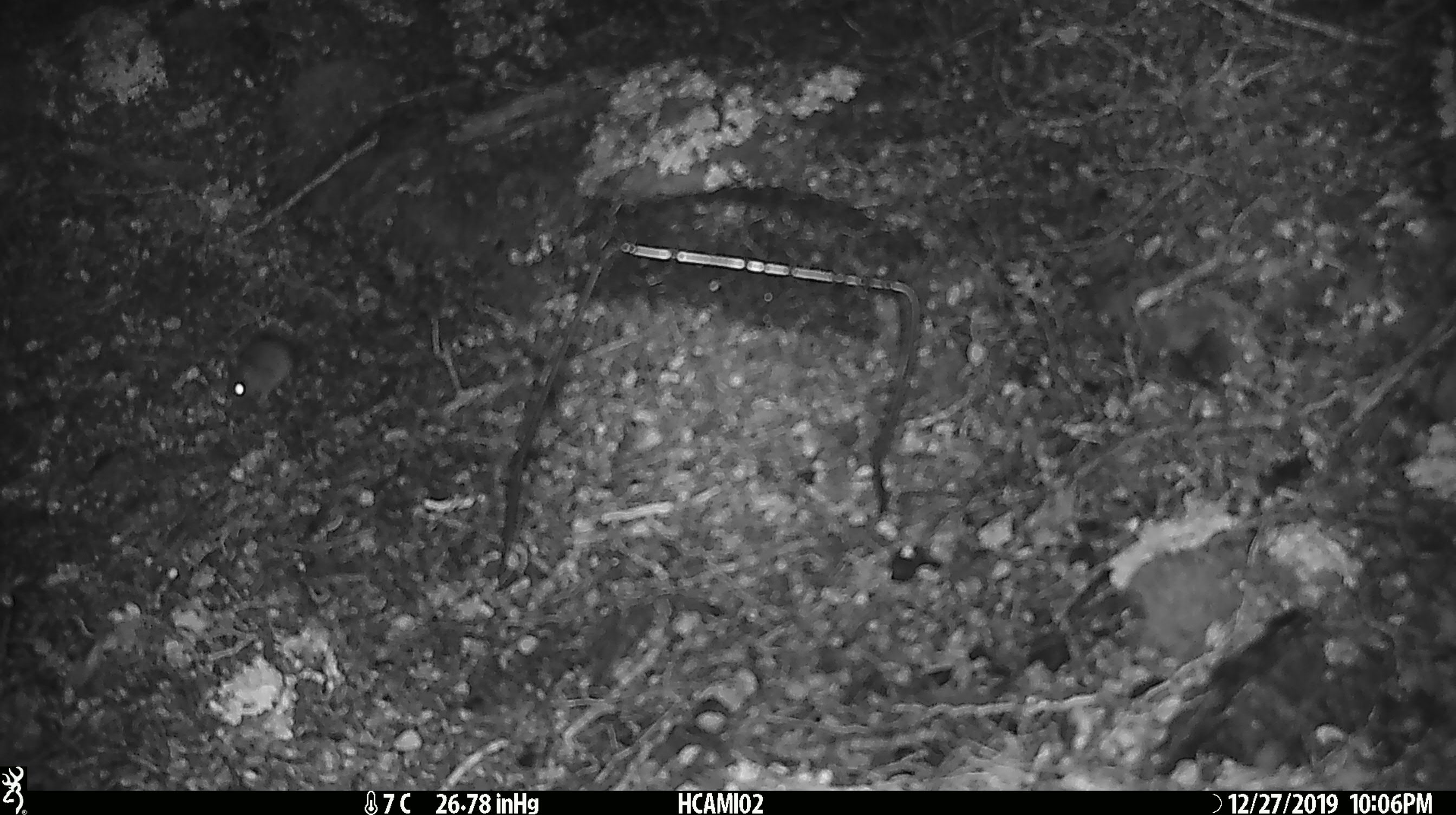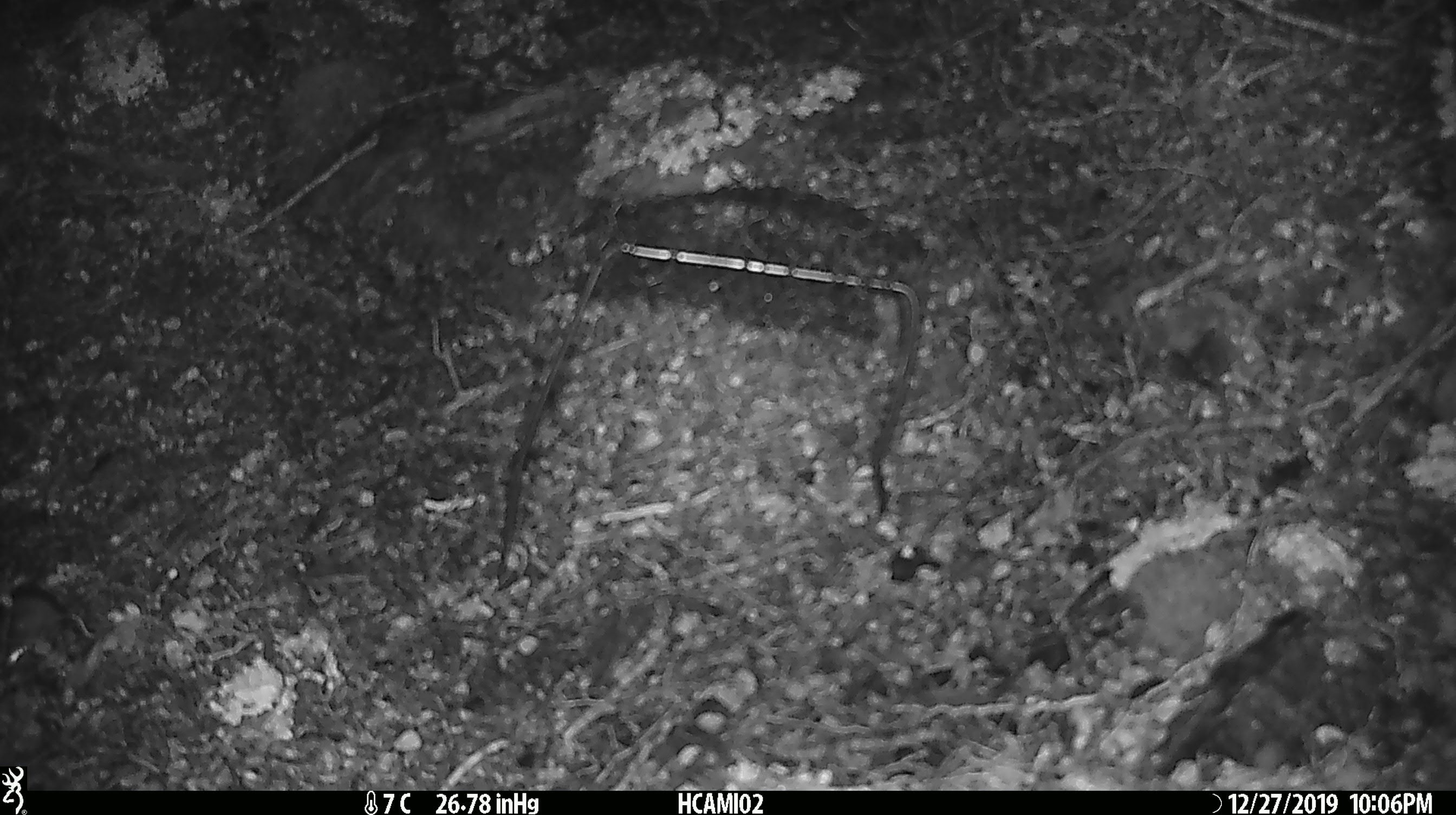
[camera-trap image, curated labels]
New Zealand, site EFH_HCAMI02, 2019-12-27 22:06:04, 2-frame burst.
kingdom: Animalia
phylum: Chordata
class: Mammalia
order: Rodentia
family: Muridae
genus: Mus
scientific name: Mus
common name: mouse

- _ACTIVITY_: Please retype the records above exactly, but leave out any pictures.

- _SOLUTION TO THE EXERCISE_:
[camera-trap image, curated labels]
New Zealand, site EFH_HCAMI02, 2019-12-27 22:06:04, 2-frame burst.
kingdom: Animalia
phylum: Chordata
class: Mammalia
order: Rodentia
family: Muridae
genus: Mus
scientific name: Mus
common name: mouse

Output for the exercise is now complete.